◆ What is asked
Substitute "balcony fence" for "balcony railing" in the data below and write the lines out again with nothing else changed, leaving the pictures out.

◆ Exercise materials
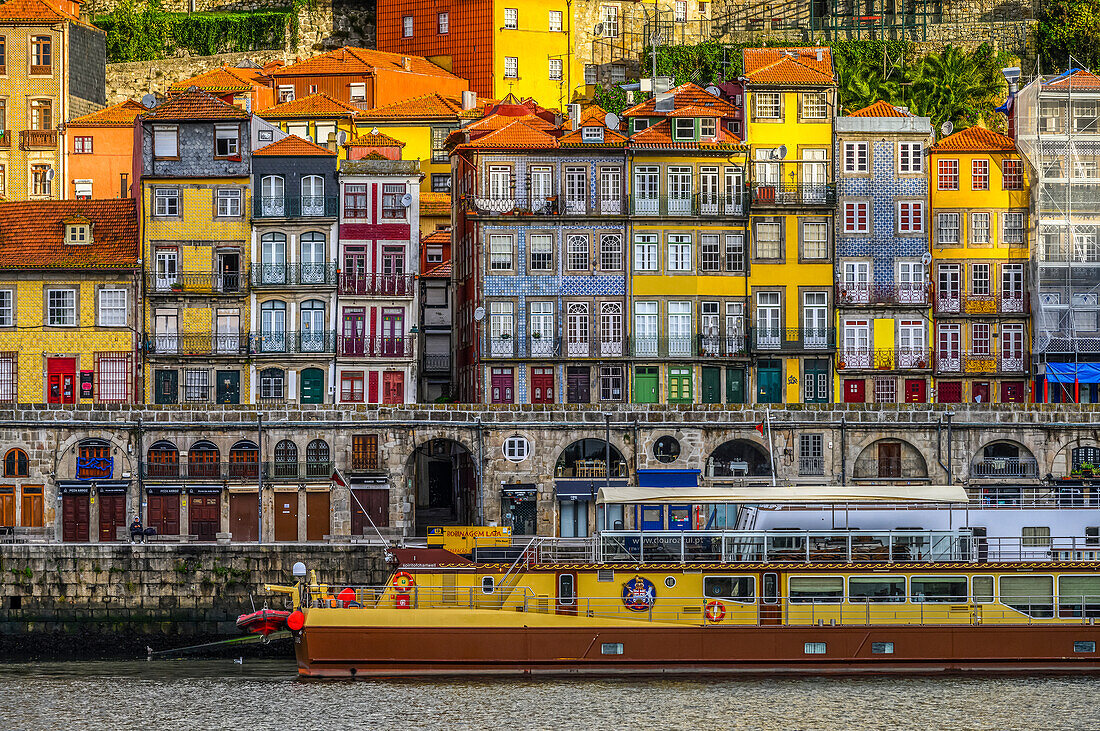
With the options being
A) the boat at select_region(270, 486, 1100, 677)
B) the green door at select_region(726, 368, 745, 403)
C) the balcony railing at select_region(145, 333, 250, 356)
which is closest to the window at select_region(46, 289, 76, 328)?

◆ Solution below
With the options being
A) the boat at select_region(270, 486, 1100, 677)
B) the green door at select_region(726, 368, 745, 403)
C) the balcony fence at select_region(145, 333, 250, 356)
which is closest to the window at select_region(46, 289, 76, 328)?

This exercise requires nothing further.